** Begin TEXT SEGMENT **

When checking the forms of service, another factor that appears is that some municipalities point to reorganization of offer with a tendency to reduce the number of classrooms using the nucleation of schools. This action, thought in the first instance for the schools in the countryside, ended up in YAE in the wake of economic logic. According to the managers, nucleation is justified by low student demand, which is partly not true. If we take the significant numbers of potential demand for YAE in each municipality, we can ask what are the reasons that prevent or hinder the public from seeking it. Another aspect to be considered is the fact that many municipalities have up to a dozen districts and villages under their jurisdiction in vast territory, while others are characterized as dormitory cities. Historically, YAE’s service near the student’s place of work or home has been a motivating factor, as it reduces risks and weariness when commuting to a distant school. Paschoal Lemme attests this fact in 1940, in a text presented for a selection process.

However, we noticed a relatively small percentage of candidates coming from the working classes, especially those from professions related to commercial activities. [...] These observations suggested measures to bring the benefits of culture to these classes, no doubt those most in need of it, such as the location of the courses in the working-class housing districts, the use of the headquarters of the class associations where attendance is already assured, and the installation of courses in the workplaces themselves. (LEMME, 2004, P. 77-78)44.

Keeping classrooms open in small locations or External YAE not only serve students, but also stresses the minimum number per room established by subnational laws. The organization of YAE, in some municipalities, is based on an economic bias when it comes to maintaining several classrooms with teachers in effective exercise. At this point, it is worth underlining the conception of the manager who sees YAE as an expense and not as a right.

Although YAE is a Basic Education modality, it does not benefit from the same prerogatives as does common teaching. The degree of commitment of the manager influences the treatment he receives within the Municipal Education Secretariats, starting with the public call. Few municipalities in the study made the public call, which left the population without the information that YAE was being offered. In the regions where there was an active search, the information was made available to the possible youth and adult candidates. Thus, instead of using the expression “YAE will end”, it is evident from the way it has been conducted in some municipalities that “they want to end YAE”.

** End TEXT SEGMENT **
** Begin INFORMATION SHOWN **

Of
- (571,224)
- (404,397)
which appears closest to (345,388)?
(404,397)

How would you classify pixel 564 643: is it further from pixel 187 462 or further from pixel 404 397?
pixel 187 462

** End INFORMATION SHOWN **

_TASK OBJECTIVE_
Can you continue the passage on how municipalities handle youth and adult education (YAE), picking up right after its last sentence?

_FINAL ANSWER_
In addition to the other aspects, there is the discussion about social reality. The socioeconomic conjuncture, which has led to the reduction of rights and the fight for survival makes the search for work more necessary than attending school. It is not uncommon for students to report difficulties or even disapproval from employers in supporting their return to school.

Various pedagogical proposals correspond to the third aspect. In most municipalities, the curricular design slightly differs from common education, because they are not education systems of their own. Beisiegel (2006) already announced YAE as a replica of the conventional school, being the semester basic model with a two-year duration for each Elementary School segment. The subjects, in general, follow the structure of common teaching: Portuguese language, mathematics, history, geography, and sciences. In some networks, there is a certain rigidity towards the compliance with the timetable and frequency.

Arroyo (2008) criticizes the way YAE is getting closer and closer to the school model and distancing itself from the formative dimensions of popular education. Arroyo (2017) discusses a conception of YAE centered on the subjects’ lives, from their origins, their work, and their cultural manifestations. Since the model in course in the municipalities tends to that of the traditional school, the evaluation cannot be differentiated. They range from reproducing tests used with children and teenagers to exams. The matrices end up centered on generational relations, proper to the organization of common education and not on the intergenerational ones, proper to YAE.

In addition, it was observed in the schools visited the difficulty in moving the fixed arrangement of the desks in the classroom, which does not allow differentiated groupings. Belo Horizonte and Contagem, on the other hand, present pedagogical proposals that follow different curricular matrices from the other municipalities. They work by areas of knowledge in which teachers take up, in a shared way, the subjects within the same area.

Regarding teaching resources, some managers claim not to identify materials suitable for YAE. There are schools that have even started using official YAE textbooks, but without continuity, whereas others make sources available for consultation of textbooks and paradidactics. More and more managers and educators recognize the diversity of YAE subjects, which becomes a key element of the pedagogical proposal. If the subjects are diverse, it makes sense to think about them and build the teaching material.

The issue has been debated in the municipalities and some adopt their own production and adequacy of activities. A certain ignorance of what has been produced in YAE is observed from its protagonists: Non-Governmental Organizations - NGO/Social Movements, Municipalities and State45, such as Almanaque Aluá (since 1993) of the NGO Sapé; Pedagogical Journal and Worker’s Word46 (since 1993) of the Municipal Secretariat of Education of Porto Alegre; Journal of Collective Productions47 of the Municipal Secretariat of Education of Maceió (since 1996); Youth and Adult Education - Curricular Proposal for the 1st segment, of the Educational Action (Ação Educativa) (1997), and Cultural Album48 of Recife (1998) of the Secretariat of Education of the City of Recife, to name a few.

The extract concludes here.